Every intro psychology class should have a warning somewhere in big red letters that say “CAUTION: CLASS MATERIAL MAY MAKE YOU A HYPOCHONDRIAC”. I speak half facetiously and half seriously. The first psychology class I ever took covered a wide spectrum of topics, from the history of the discipline to all of its existing branches. When we briefly covered abnormal psychology, a few mental flags were raised when I started reading about different disorders and illnesses. My brain screamed “You’ve got all of these, you’re crazy! I’m crazy! You’re crazy because I’m crazy!” I was assured, however, that a lot of people get like that when they read this kind of material. I tucked away those thoughts in the back of my brain and told myself that I was alright. It wasn’t until two years later in a college AbPsych class that I realized I wasn’t.

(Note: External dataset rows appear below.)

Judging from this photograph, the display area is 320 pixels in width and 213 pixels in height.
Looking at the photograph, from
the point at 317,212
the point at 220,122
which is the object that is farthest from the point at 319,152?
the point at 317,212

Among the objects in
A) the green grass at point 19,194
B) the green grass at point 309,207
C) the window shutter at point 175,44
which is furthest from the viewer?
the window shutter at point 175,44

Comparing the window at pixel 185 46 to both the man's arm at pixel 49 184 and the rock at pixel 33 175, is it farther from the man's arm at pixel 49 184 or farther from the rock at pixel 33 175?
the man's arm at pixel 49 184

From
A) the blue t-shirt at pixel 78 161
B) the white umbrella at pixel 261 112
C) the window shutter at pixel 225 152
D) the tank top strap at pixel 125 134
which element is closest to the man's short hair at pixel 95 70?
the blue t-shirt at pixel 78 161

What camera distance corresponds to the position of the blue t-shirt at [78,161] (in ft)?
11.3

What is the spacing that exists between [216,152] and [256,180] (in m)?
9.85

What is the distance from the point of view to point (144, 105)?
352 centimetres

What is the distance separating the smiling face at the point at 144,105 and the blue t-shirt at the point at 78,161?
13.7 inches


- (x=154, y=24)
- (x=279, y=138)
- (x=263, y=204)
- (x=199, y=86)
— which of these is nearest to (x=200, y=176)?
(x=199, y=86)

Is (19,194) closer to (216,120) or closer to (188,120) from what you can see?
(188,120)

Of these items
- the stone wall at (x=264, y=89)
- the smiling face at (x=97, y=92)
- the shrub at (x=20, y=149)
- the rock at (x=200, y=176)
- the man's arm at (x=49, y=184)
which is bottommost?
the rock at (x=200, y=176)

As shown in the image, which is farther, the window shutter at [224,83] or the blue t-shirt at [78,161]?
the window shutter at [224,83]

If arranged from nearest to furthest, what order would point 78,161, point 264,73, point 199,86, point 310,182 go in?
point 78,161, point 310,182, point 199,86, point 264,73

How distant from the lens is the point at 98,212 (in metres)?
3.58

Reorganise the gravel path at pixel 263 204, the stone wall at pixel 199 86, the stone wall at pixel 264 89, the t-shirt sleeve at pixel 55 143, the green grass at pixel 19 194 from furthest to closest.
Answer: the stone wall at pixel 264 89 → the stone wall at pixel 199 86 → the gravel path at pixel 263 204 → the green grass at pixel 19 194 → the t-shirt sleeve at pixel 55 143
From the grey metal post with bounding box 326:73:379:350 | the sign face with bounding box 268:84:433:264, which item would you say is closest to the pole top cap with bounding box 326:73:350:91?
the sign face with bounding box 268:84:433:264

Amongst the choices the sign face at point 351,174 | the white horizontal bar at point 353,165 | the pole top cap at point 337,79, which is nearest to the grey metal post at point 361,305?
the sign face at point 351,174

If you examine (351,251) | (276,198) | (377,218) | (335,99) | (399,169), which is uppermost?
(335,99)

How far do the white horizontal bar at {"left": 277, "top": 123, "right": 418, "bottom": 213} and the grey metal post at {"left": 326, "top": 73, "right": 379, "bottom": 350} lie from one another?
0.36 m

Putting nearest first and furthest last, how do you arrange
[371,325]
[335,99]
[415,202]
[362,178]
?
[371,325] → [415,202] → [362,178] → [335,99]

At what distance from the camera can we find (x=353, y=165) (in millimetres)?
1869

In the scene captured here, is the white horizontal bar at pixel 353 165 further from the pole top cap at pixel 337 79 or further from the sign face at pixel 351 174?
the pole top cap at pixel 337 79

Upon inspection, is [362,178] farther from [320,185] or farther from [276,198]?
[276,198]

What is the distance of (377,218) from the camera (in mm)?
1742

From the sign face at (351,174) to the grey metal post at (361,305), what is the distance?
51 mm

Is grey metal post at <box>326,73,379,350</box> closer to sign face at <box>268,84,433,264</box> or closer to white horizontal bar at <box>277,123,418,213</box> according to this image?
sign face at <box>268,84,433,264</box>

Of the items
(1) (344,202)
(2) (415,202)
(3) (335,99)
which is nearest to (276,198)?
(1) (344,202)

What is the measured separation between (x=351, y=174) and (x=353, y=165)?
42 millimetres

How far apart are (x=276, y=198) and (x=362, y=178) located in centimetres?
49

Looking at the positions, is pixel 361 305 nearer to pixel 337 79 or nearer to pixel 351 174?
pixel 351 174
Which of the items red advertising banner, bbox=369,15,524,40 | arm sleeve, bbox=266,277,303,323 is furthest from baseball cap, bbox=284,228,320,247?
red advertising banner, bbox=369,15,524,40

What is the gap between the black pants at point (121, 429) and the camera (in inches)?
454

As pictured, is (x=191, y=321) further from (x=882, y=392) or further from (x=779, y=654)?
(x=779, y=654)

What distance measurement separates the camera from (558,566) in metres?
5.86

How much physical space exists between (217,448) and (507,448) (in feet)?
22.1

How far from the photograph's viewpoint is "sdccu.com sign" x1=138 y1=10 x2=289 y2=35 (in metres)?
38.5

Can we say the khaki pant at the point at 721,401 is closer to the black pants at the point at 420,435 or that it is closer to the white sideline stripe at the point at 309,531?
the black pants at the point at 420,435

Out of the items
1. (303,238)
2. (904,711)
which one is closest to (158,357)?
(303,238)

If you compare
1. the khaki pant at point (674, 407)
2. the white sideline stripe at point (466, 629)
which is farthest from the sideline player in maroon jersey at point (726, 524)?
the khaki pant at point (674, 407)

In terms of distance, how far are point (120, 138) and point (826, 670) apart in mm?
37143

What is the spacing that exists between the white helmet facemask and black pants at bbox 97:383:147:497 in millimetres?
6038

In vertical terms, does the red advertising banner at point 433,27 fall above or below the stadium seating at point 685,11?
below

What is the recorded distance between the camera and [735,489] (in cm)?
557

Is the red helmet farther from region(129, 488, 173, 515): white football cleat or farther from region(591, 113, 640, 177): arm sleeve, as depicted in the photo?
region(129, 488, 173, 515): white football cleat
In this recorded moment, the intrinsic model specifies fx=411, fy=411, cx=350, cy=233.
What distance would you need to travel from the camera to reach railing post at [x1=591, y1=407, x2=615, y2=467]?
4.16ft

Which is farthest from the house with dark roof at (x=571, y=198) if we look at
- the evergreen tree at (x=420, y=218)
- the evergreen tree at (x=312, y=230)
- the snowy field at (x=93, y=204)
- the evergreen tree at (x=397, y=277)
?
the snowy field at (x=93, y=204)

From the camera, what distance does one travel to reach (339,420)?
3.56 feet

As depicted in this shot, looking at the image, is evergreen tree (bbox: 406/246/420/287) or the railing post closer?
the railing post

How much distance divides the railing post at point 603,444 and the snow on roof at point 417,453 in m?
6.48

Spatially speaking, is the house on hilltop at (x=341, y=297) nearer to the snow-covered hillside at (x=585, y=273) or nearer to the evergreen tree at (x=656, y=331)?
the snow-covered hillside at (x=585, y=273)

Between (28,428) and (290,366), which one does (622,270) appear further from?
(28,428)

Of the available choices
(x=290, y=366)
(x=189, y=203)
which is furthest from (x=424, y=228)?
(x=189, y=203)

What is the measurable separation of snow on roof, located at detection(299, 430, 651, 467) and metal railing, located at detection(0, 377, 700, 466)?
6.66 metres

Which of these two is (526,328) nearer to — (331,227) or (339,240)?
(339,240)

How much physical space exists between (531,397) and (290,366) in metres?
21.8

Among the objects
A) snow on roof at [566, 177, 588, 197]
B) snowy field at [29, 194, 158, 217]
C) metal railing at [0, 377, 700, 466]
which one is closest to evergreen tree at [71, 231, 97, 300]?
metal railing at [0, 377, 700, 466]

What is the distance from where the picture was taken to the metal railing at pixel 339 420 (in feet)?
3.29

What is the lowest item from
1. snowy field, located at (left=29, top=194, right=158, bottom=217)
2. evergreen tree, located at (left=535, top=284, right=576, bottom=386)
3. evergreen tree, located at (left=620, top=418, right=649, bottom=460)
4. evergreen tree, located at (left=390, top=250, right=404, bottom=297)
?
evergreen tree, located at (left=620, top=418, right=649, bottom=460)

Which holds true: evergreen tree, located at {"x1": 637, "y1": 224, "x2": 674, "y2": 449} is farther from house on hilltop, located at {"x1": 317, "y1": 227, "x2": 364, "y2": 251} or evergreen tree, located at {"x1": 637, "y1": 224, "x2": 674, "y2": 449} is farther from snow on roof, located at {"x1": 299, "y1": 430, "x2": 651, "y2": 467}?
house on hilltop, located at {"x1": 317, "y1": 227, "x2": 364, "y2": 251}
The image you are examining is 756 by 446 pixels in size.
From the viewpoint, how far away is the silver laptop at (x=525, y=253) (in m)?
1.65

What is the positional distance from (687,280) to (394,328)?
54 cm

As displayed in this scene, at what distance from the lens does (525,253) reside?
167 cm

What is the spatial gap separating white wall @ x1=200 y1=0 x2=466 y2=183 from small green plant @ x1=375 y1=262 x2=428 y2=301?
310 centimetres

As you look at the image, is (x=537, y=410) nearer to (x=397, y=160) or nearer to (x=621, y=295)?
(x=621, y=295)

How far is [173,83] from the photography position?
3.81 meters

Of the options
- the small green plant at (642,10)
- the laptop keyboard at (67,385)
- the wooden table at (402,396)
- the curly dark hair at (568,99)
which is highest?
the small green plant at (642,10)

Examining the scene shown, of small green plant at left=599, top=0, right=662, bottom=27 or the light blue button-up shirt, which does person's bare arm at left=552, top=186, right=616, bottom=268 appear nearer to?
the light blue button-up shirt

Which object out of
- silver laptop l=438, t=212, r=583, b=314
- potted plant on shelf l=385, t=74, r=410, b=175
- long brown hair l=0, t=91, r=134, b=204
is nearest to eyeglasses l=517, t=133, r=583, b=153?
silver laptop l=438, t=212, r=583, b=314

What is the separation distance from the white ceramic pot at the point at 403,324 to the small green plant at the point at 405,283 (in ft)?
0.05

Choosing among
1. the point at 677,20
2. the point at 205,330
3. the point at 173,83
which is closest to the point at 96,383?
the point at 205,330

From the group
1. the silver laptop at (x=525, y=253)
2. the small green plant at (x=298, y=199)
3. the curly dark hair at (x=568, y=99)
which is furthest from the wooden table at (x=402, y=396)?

Bipolar disorder is a tricky thing to pin down. People observing you aren’t getting the full story and just think you’re way too quiet or way too loud. You think that it’s “just a mood” you’re in and that you’ll get over it. For a while, that’s what how I rationalized my manic upswings and depressive lows. But as much as I wanted to sweep it under the rug and forget about it, it was still there, making it both hard to get out of bed and easy to think you can take on the world. By the time sophomore year of college came around, I had been dealing with these symptoms for a good six or seven years. I had simply accepted them as fact. This is who I was. I needed to deal with it. My AbPsych class changed that mentality. As we delved deeply into various neurological illnesses and disorders, the section on depression and bipolar disorder struck a nerve far more deeply than I thought it would. I vaguely knew what being depressed and manic meant, but to have the symptoms so thoroughly outlined and detailed, to have them hit so close to home, it frightened me. Still, I tried to do what I always did and forget about it.
For the next few months this duality of knowing what was wrong with me and ignoring it completely continued. It wasn’t until a talk with a concerned friend that I made the decision to walk into my school’s health center and admit out loud that I had a problem. Once my prescription was signed, there were no mental alarms going off, no figurative trumpets to herald my ascent from the bipolar pits of despair. Just a quiet comfort in knowing that I was taking a step forward.
I suppose that’s a bit heavy for a post, but personal experiences paint a far better picture of a disorder than any textbook could. My little excerpt on Psychology and Neuroscience. Naturally, I’m inclined to believe that the two are very much intertwined with each other. There are, of course, situations and scenarios where the line may become fuzzy and one may attribute a behavioral complication with a biological one, and vice versa. But when that line is clear, when you know exactly what is going on with you, when you can put a name to the shadow that’s been looming over your head for seven years, you realize you’re not crazy. You’re not weird. You can fix it.